Remember when the NHL wasn’t playing? You know, that time between September and January when games should have been going on, but they weren’t.
Doesn’t it seem like that was longer than a couple of months ago?
It’s easy to forget as we in the Sauk Valley sit so close to the glow of the Blackhawks, who, going into Friday, still hadn’t lost a game in regulation.
Success, great stories, glory – these things often ease hurt feelings and erase bad memories from labor disputes.
Remember when baseball went on strike? It was 1994 and, for the first time since 1904, no World Series was played.
I was young, but I remember the sentiment being that fans felt that the American pastime’s time had passed.
How many of you said, “I’m not going back!”?
Go ahead, admit it. My 12-year-old self surely did.
But we did come back, didn’t we? Oh, a slew of dingers did it, and as much as we all want to deny it, we kind of knew all those homers were a bit fishy.
We didn’t care, though. It was baseball and, dang it, we had rediscovered an old love.
Those wounds healed (before probably being ripped open again when the reality of those dingers could no longer be ignored).
How about the 2011 NBA lockout? When it started, I remember posting a question on Facebook to my followers on how long they thought it would last.

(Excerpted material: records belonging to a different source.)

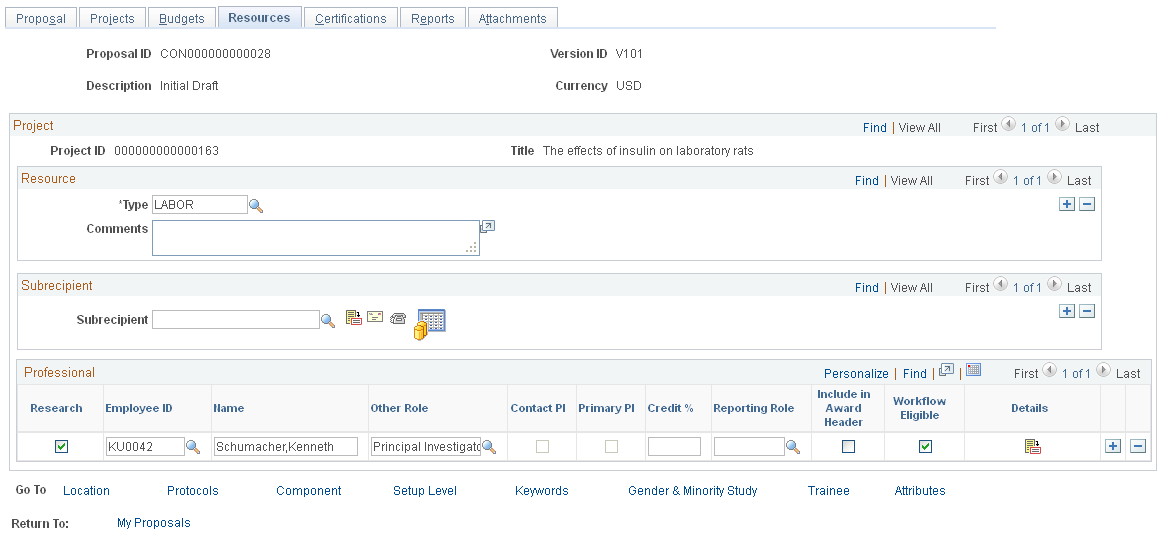 Resources page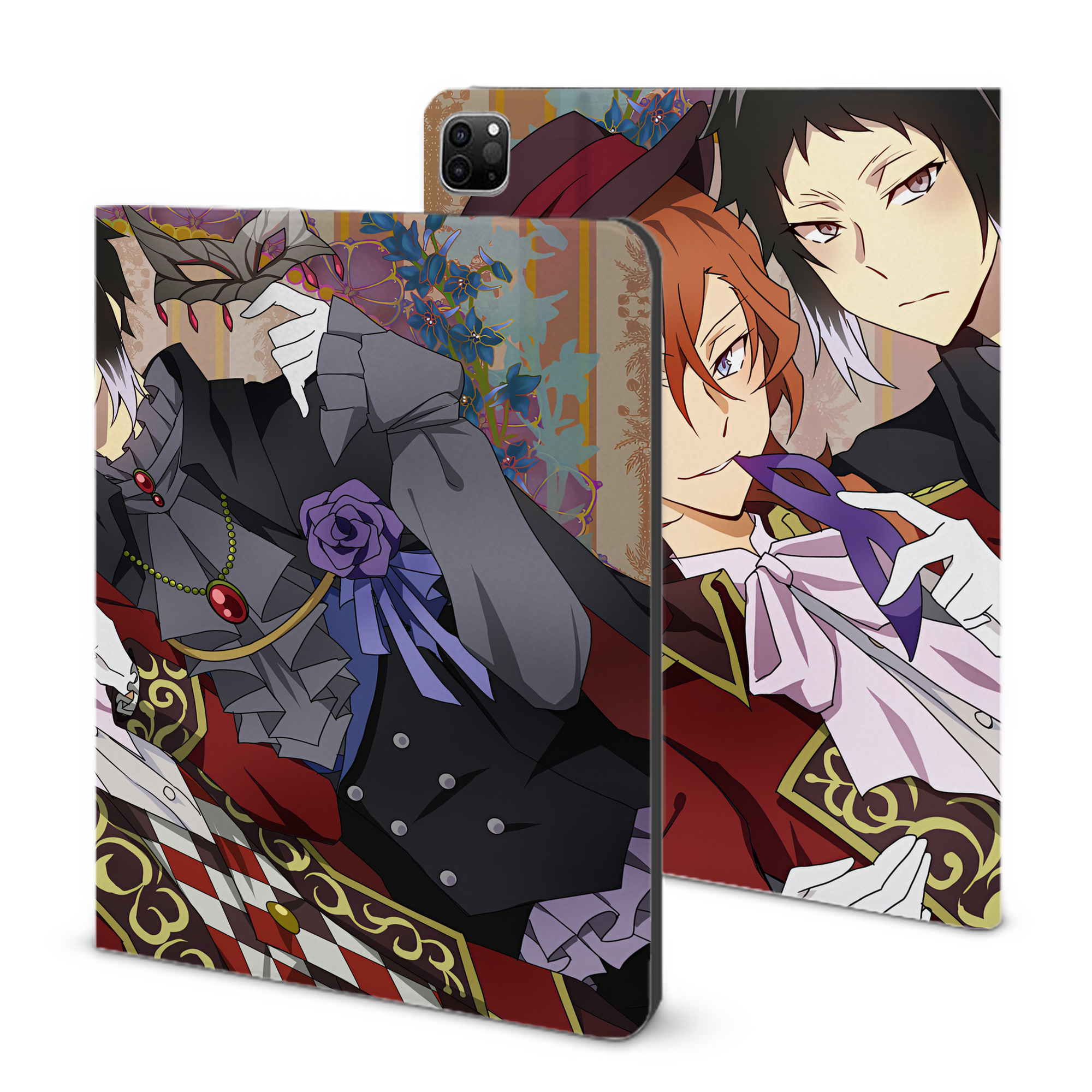 （画像用） 文豪ストレイドッグス Bungo Stray Dogs IPad ケース ブック型 PUレザー TPU 耐衝撃 軽量 薄型 ペン収納なし 全面保護 IPad 各モデル対応
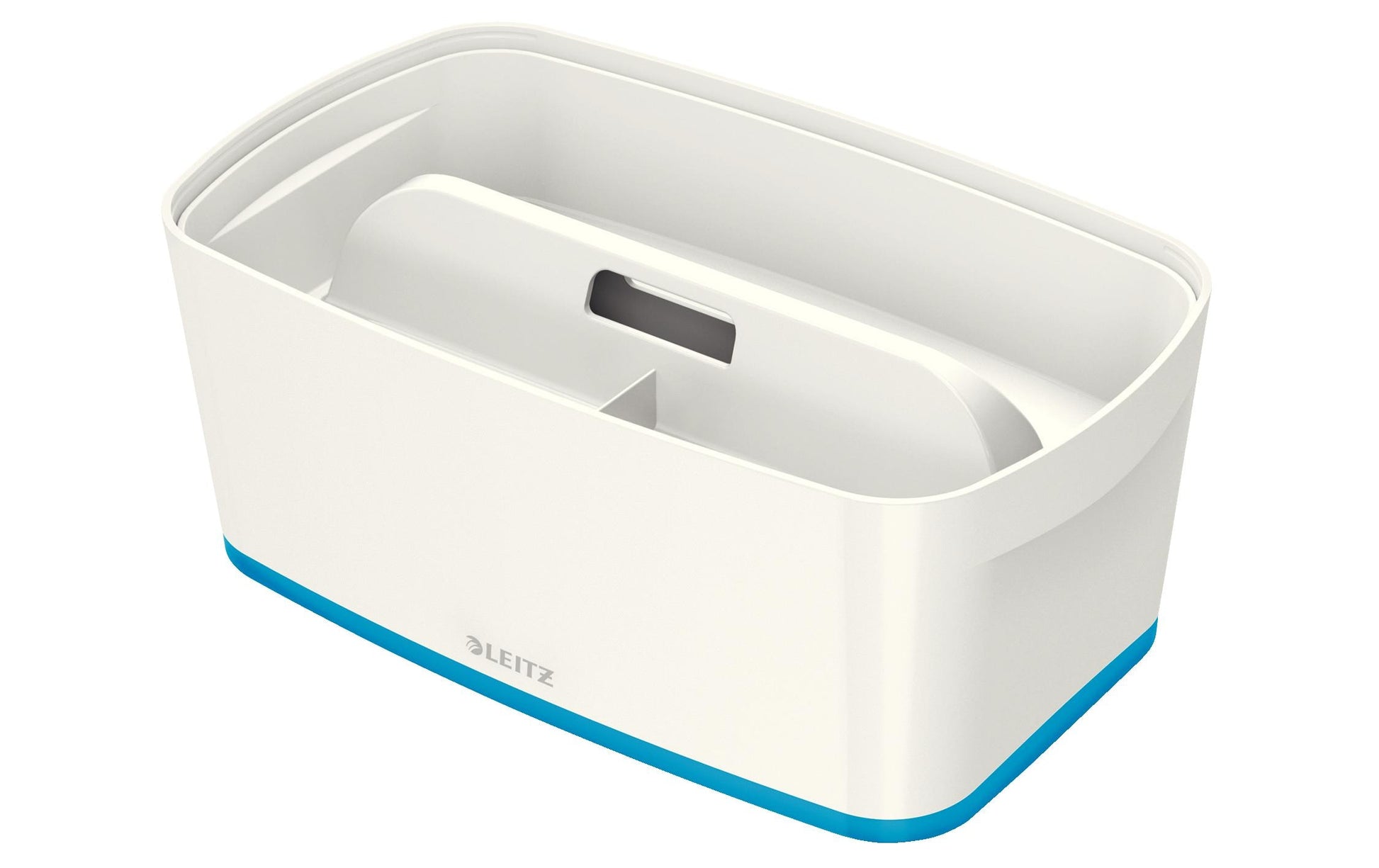 Leitz Aufbewahrungsbox MyBox – Kunststoff, weiss/blau, 31,8 × 12,8 × 19,1 cm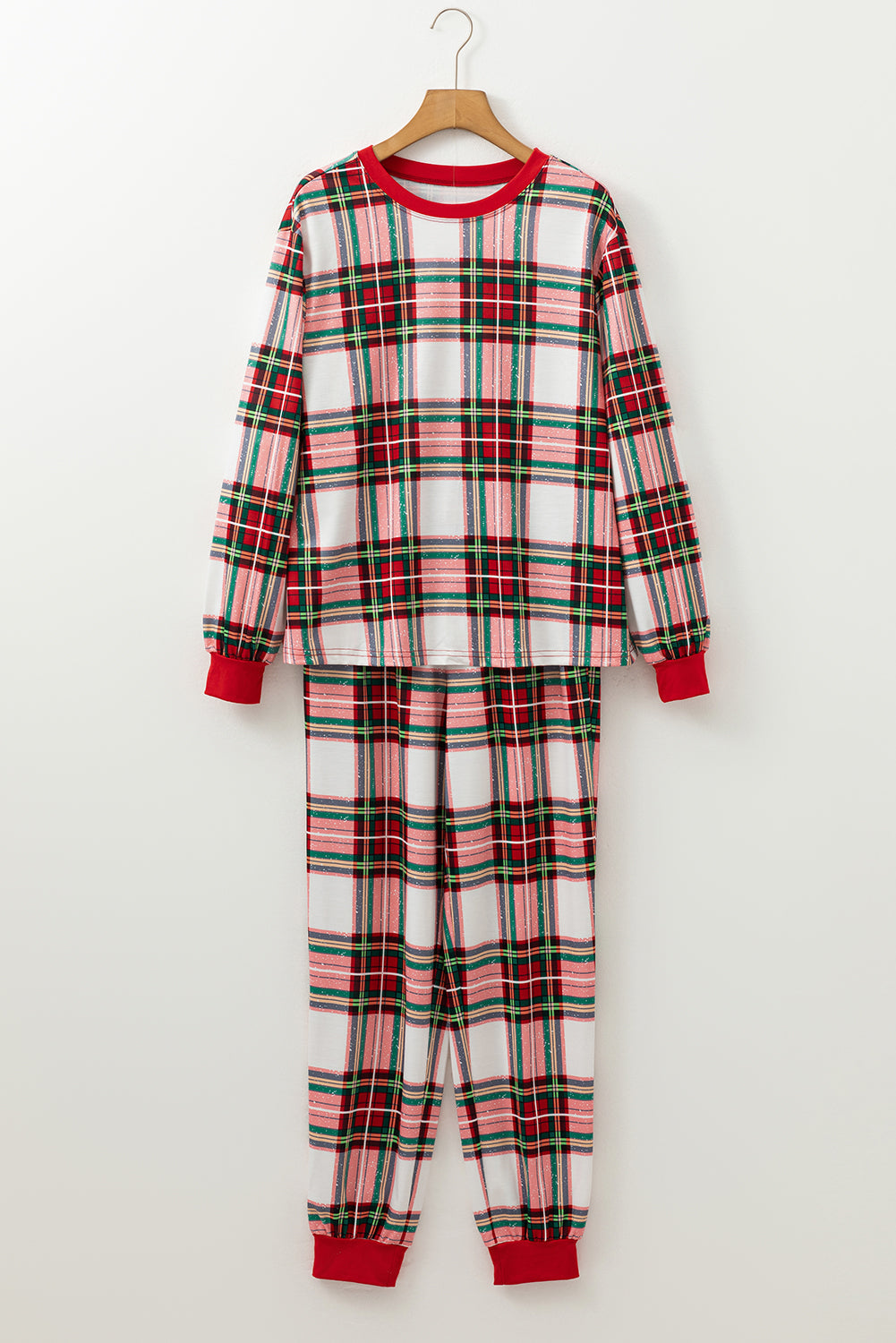 Christmas Top Plaid Allover and Pants Lounge Set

All signs pointed to no season. They ended up playing after 161 days away.
Of course they eventually played, and all of us could get back to either loving or hating LeBron, and wondering what the next line of sneakers would look like.
But, strikes don’t just affect sports at the professional level, do they?
A lot of kids in Dixon are learning that the hard way this spring as the Dixon teacher’s strike drags on.
I have to admit ignorance on most of the topics involved with the strike. I let other SVMers, like Derek Barichello, handle that daily in the pages of news section.
Having seen enough strikes and lockouts at sports’ professional level, I can conclude one thing without knowing much else.
Every strike boils down to money.
That’s the fact, folks.
Whether it’s wages, work conditions, supplies, signing bonuses, rookie caps – it ends with how much money is there, where will it be spent, who gets it when, and how much of the dough will trickle down from the folks at the top to those on the bottom.
So, until that money gets shuffled out in a satisfactory way for both sides, the kids won’t learn, and they won’t play.
Spring sports (weather permitting) hit full gear this coming week, with the first baseball, softball and girls soccer games scheduled.
I hope the strike’s conclusion is soon. Maybe, if we are lucky, it will be decided by the time you sit down to read this column this weekend.
My concern is how well (and quickly) the community will heal. Relationships between parents, students, teachers, administrators and school board members likely won’t be the same.
Maybe that common ground for healing will be found on the diamond, track or soccer pitch.
Because, as we’ve seen from other strikes and lockouts, athletic glory can heal many things.
I hope for success for the Dukes and Duchesses.
More importantly, I pray for a better future for Dixon, its people, and its schools.